**LISTED ENTRIES**
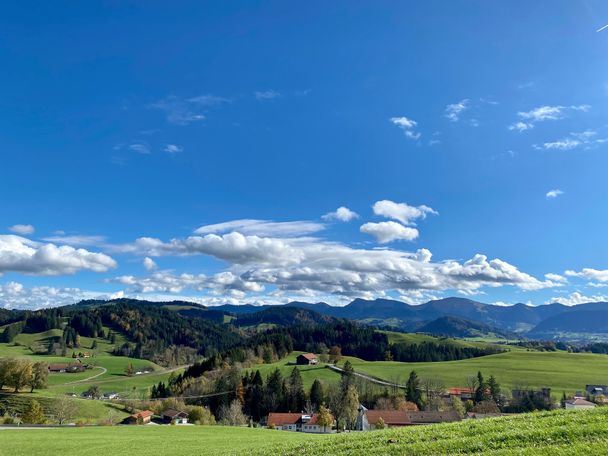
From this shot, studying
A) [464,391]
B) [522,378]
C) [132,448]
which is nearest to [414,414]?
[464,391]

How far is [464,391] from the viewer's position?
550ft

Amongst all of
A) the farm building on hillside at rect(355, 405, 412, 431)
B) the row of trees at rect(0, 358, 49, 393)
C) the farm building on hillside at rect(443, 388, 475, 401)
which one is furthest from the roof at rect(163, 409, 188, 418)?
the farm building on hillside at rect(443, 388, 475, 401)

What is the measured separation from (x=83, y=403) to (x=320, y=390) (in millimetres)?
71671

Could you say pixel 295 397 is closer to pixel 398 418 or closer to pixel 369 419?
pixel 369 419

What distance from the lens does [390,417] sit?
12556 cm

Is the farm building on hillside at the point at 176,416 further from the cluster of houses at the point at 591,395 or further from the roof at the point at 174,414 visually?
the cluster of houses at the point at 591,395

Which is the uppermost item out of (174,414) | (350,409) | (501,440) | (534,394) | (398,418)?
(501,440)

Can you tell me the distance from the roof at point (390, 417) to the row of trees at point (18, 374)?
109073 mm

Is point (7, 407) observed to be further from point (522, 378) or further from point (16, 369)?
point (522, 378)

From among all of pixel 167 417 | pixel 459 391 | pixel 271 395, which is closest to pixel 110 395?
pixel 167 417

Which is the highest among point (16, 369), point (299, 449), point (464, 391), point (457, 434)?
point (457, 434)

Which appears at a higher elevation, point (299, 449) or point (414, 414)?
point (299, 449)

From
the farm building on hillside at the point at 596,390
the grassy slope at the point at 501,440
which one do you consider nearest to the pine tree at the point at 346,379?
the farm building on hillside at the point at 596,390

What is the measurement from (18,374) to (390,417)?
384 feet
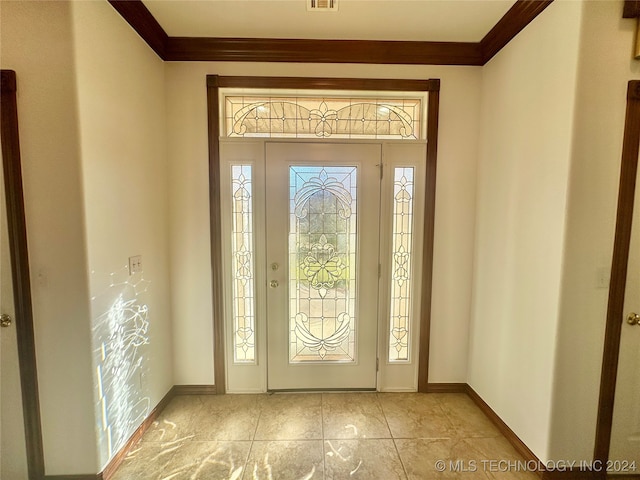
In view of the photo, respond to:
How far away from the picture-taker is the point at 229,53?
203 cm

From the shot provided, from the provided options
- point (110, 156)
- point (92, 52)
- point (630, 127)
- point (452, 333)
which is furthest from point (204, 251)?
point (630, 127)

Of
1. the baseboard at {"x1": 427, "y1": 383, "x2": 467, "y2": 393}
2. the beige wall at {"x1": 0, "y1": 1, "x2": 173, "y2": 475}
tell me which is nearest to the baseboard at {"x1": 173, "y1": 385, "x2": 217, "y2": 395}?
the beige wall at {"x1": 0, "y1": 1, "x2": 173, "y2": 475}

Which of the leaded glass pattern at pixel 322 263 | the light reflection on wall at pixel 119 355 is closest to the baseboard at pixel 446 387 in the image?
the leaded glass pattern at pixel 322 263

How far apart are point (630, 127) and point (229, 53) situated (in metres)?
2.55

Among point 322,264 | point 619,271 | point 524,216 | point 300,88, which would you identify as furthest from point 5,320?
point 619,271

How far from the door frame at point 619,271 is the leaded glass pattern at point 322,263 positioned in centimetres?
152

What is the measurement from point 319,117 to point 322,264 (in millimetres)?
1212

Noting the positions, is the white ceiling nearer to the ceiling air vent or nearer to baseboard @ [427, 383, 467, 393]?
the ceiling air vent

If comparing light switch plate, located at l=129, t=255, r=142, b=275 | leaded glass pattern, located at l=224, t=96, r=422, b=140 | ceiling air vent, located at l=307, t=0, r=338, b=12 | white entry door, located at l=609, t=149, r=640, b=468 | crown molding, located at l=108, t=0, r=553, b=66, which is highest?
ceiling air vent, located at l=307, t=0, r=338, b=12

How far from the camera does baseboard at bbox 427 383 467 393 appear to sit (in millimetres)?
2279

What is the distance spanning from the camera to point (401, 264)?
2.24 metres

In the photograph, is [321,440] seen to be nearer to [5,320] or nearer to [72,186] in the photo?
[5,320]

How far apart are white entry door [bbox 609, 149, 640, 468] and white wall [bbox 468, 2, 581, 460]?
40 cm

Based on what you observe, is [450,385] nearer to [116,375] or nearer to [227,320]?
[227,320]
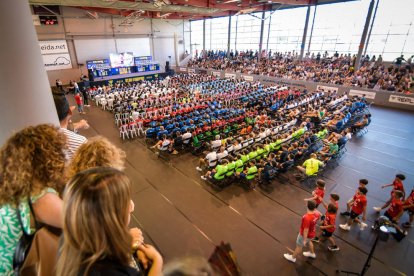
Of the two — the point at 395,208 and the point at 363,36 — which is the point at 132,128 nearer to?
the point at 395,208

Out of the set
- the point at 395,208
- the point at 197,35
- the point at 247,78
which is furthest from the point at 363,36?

**WHAT IS BEING ASKED**
Repeat the records in full, exactly as they appear, without the pictures.

**EXPECTED ANSWER**
From this shot, studying
A) [464,391]
B) [522,378]
C) [132,448]
which is nearest to [414,414]?
[464,391]

How far is [464,391] from the viewer's position?
550ft

Amongst all of
A) the farm building on hillside at rect(355, 405, 412, 431)
B) the row of trees at rect(0, 358, 49, 393)
C) the farm building on hillside at rect(443, 388, 475, 401)
which one is furthest from the roof at rect(163, 409, 188, 418)?
the farm building on hillside at rect(443, 388, 475, 401)

What is the measured separation from (x=83, y=403) to (x=320, y=390) (in millimetres)?
71671

Could you say pixel 295 397 is closer to pixel 398 418 or closer to pixel 369 419?
pixel 369 419

What distance from the lens does [390,417] sit?
12556 cm

Is the farm building on hillside at the point at 176,416 further from the cluster of houses at the point at 591,395 or further from the roof at the point at 174,414 visually?
the cluster of houses at the point at 591,395

Which is the uppermost item out of (174,414) | (350,409) | (501,440) | (534,394) | (398,418)?
(501,440)

Can you tell me the distance from the roof at point (390, 417) to the row of trees at point (18, 374)?
109073 mm

Is point (7, 407) observed to be further from point (522, 378) or further from point (16, 369)?
point (522, 378)

From among all of pixel 167 417 | pixel 459 391 | pixel 271 395, which is closest to pixel 110 395?
pixel 167 417

Which is the highest among point (16, 369), point (299, 449), point (464, 391), point (457, 434)?
point (457, 434)

Which appears at a higher elevation, point (299, 449) or point (414, 414)?
point (299, 449)

From
the farm building on hillside at the point at 596,390
the grassy slope at the point at 501,440
which one do you consider nearest to the pine tree at the point at 346,379?
the farm building on hillside at the point at 596,390

What is the measurement from (18,374) to (390,417)?
384 feet
In view of the photo, respond to:
How far away from the picture-taker is the point at 229,53?
203 cm

From the shot provided, from the provided options
- point (110, 156)
- point (92, 52)
- point (630, 127)
- point (452, 333)
which is furthest from point (204, 251)?
point (630, 127)

Of
1. the baseboard at {"x1": 427, "y1": 383, "x2": 467, "y2": 393}
2. the beige wall at {"x1": 0, "y1": 1, "x2": 173, "y2": 475}
tell me which is nearest to the baseboard at {"x1": 173, "y1": 385, "x2": 217, "y2": 395}?
the beige wall at {"x1": 0, "y1": 1, "x2": 173, "y2": 475}

Which of the leaded glass pattern at pixel 322 263 | the light reflection on wall at pixel 119 355 is closest to the baseboard at pixel 446 387 in the image?
the leaded glass pattern at pixel 322 263

How far apart are point (630, 127) and point (229, 53) situated (in metres)?
2.55

Among point 322,264 | point 619,271 | point 524,216 | point 300,88, which would you identify as furthest from point 5,320?
point 619,271

How far from the door frame at point 619,271 is the leaded glass pattern at point 322,263 positioned in centimetres?
152

What is the measurement from point 319,117 to point 322,264 (in millimetres)?
1212

Noting the positions, is the white ceiling nearer to the ceiling air vent or nearer to baseboard @ [427, 383, 467, 393]?
the ceiling air vent

If comparing light switch plate, located at l=129, t=255, r=142, b=275 | leaded glass pattern, located at l=224, t=96, r=422, b=140 | ceiling air vent, located at l=307, t=0, r=338, b=12 | white entry door, located at l=609, t=149, r=640, b=468 | crown molding, located at l=108, t=0, r=553, b=66, which is highest?
ceiling air vent, located at l=307, t=0, r=338, b=12

How far from the camera does baseboard at bbox 427 383 467 393 appear to sit (in millimetres)?
2279

What is the distance spanning from the camera to point (401, 264)?
2.24 metres

In the photograph, is [321,440] seen to be nearer to [5,320] or nearer to [72,186] in the photo?
[5,320]

How far apart are white entry door [bbox 609, 149, 640, 468] and white wall [bbox 468, 2, 581, 460]?
40 cm

Based on what you observe, is [450,385] nearer to [116,375] or nearer to [227,320]?
[227,320]
Of the two — the point at 395,208 and the point at 363,36 — which is the point at 132,128 nearer to?
the point at 395,208

Out of the set
- the point at 395,208
- the point at 197,35
- the point at 247,78
which is furthest from the point at 363,36?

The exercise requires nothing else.